The federation issued seven recommendations including a reduction in class density, retrofitting classrooms with physical barriers and funding to replace outdated ventilation systems.

It also wants when masks must be worn expanded for staff and students who are 10 and older beyond common areas like hallways to anywhere that physical distancing is not possible, including classrooms, libraries and labs.

Education Minister Rob Fleming said a number of issues raised by the union have been addressed through working groups. The government's restart plan enables districts to provide schooling within guidelines set by the B.C. Centre for Disease Control.

"The health and safety of teachers, students and staff is our top priority," Fleming said in a statement

Class sizes average between 18 students for kindergarten and 22.4 students for grades 8 to 12, the government said.

And the government has committed $45.6 million for enhanced cleaning, hand washing stations, reusable masks and other supplies, he said.

Many provinces are requiring masks for Grades 4 through 12 but where they will be required varies.

In Manitoba, it's wherever two metres of physical distance cannot be maintained, while in Alberta it's in common areas like hallways and buses and in Ontario it's anywhere indoors including classrooms.

Class attendance is required for elementary and high school students in Quebec for anyone who doesn't have a doctor's note indicating they're at high risk to COVID-19 complications or live with someone who is.

Alberta is planning a full return to school but the government says measures will be tightened if an outbreak occurs and class sizes could be reduced to 20.

B.C. school districts must post final back-to-school details online by Aug. 26 but the ministry has provided some guidance on what is expected.

Learning groups are being established on the advice of the provincial health officer to help prevent the transmission of COVID-19 and could be made up of a single class of students or multiple classes.

For elementary and middle school students, groups will be no larger than 60 people. Secondary school groups will be capped at 120.

However, Mooring said the restart plan for kindergarten to Grade 12 has made no change to classroom density and it's impossible to physical distance with 30 people in a classroom, even using learning groups.
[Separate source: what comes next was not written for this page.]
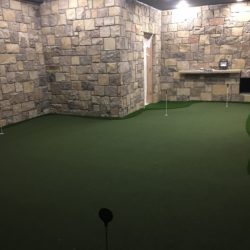 Ultimate Golf Rooms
The union is particularly worried about the situation in B.C.'s largest and fastest growing districts that use hundreds of portables.

"Many B.C. schools also have outdated ventilation systems and thousands of students will be in classrooms without external windows," Mooring said.

The union is also calling for a remote learning option, especially for children with medical problems or those with vulnerable family members, and accommodations for immunocompromised teachers.

On Monday, the ministry announced staff and students at middle and secondary schools will be required to wear masks on buses and in common areas like hallways when classes resume on Sept. 10.

The provincial government says masks will also be required whenever students and teachers are outside their learning group and cannot maintain an appropriate physical distance.

Students who can't wear masks for medical reasons will be exempt from the updated health and safety guidelines.

This report by The Canadian Press was first published Aug. 19, 2020.

Note to readers: This is a corrected story. A previous version said the average class size of 22.4 students was only for Grade 12.